EXTRACTED TEXT:
=====
I wanted to know more about exactly what was in the script, and what was shot but not included in the broadcast version, and just how radical this movie could have been, so I went on a deep dive. I looked through the Suid file which includes his own interview with Meyer, along with media clippings and government documents, then I found a 3-hour rough cut of the film from the middle of the editing process, and then found a draft script for the full 3-hour version. Ultimately the film was cut down by nearly an hour so a lot was lost in this process and we won’t be able to get into all of it, but it’s a fascinating case study in cultural deradicalisation, on a massively important topic.

Thus, even if you haven’t seen The Day After and have no intention of doing so, that doesn’t matter, because you’ll be able to follow along anyway. This is more a story of how a film got made than a review of the film itself, though I will say I think even the compromised version is a powerful movie that more than achieves its aim of challenging attitudes and policies around nuclear war. It isn’t as emotionally affective as the British equivalent, Threads, which came out a year later, but once you put aside the problems of it being a made-for-TV movie from the 1980s, I think they did a very good job.

The Pentagon and The Day After

In late 1981 researchers working on The Day After – then titled Silence in Heaven – reached out to the Pentagon for help expanding the script from 3 hours to 4 hours. They also wanted stock footage of missile launches and bomb tests, and inquired about filming at Whiteman Air Force Base. An initial script review took place in December, and the response was that they could only provide courtesy support ‘due to the subject matter of the script (nuclear exchange and destruction).’ In January, Don Baruch’s office authorised the sale of some stock footage but said there was to be no further cooperation on the project.

In May 1982 the producers came back, using long time government-Hollywood liaison John Horton as a proxy. Horton worked in Baruch’s office in the 1950s and later became the go-to guy if you wanted government help making your film. Horton’s letter to the DOD included copies of the script, and said it had also been submitted to FEMA for comment and review.

This is the version of the script that I have, and the only mention it makes of FEMA themselves is in a radio broadcast about the procedures to follow during an imminent nuclear attack. But the post-nuclear strike America does descend into ruin and chaos, and the emergency response is simply ineffective, so I’m guessing that’s why FEMA were consulted.

Baruch forwarded a copy to the Pentagon’s Office of the Director for Emergency Planning, and this is where things get interesting, because FEMA and the DOD had very different responses to the depiction of post-strike America. FEMA’s director of public affairs wrote back to say:

I do not hesitate to offer, on behalf of the Federal Emergency Management Agency, as much of an endorsement of this venture on the basis of its conceptual accuracy as would be appropriate in such circumstances. The story development certainly follows the kind of scenario that FEMA uses in its postulations of what an all-out nuclear war would be like. While there is no real evidence in the script of a very active civil defense organization, that is pretty much what the country would be faced with in these circumstances unless the proposed request in Congress now for an enhanced civil defense program is approved. Thus, the overall effect the film will produce is precisely what we are attempting to address.

So FEMA loved the depiction of a broken America in the wake of a massive nuclear strike, because it might encourage Congress to fund FEMA’s planned expansion into full on civil defence. The letter concludes:

Because you indicated to me some reluctance on the part of some elements of our Department of Defense brethren to support production of the film, I am taking the liberty of sending a copy of this letter to Don Baruch, at DoD Public Affairs.
=====
MATERIAL SHOWN:
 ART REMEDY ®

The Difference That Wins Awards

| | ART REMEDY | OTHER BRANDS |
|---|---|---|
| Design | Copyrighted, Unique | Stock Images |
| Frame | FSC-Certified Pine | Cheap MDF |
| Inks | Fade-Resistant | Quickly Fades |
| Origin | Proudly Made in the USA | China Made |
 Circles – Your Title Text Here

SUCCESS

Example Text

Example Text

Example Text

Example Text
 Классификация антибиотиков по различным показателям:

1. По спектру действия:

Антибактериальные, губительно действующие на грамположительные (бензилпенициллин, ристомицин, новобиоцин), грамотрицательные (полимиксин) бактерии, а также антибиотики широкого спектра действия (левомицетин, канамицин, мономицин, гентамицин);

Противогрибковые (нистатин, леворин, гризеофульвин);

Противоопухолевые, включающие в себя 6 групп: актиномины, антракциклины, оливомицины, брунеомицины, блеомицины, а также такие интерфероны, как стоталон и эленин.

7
=====
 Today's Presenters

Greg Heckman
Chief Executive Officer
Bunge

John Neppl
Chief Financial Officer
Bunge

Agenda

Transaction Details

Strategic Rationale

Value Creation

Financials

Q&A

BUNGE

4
=====
REQUIREMENT 1: According to the piece about The Day After, why did FEMA approve of the script's grim picture of America after a nuclear strike? Answer in one to three sentences.
REQUIREMENT 2: Reproduce the passage in the piece about The Day After from "This is the" up to and including "FEMA were consulted.".

PROBLEM SOLUTION 1: FEMA approved because the film's picture of a broken, ineffectively aided America might encourage Congress to fund FEMA's planned expansion into full civil defense. Its director of public affairs wrote that the film's overall effect was precisely what the agency was attempting to address. Without the enhanced civil defense program then proposed in Congress, he wrote, that was the situation the country would face.

PROBLEM SOLUTION 2:
This is the version of the script that I have, and the only mention it makes of FEMA themselves is in a radio broadcast about the procedures to follow during an imminent nuclear attack. But the post-nuclear strike America does descend into ruin and chaos, and the emergency response is simply ineffective, so I’m guessing that’s why FEMA were consulted.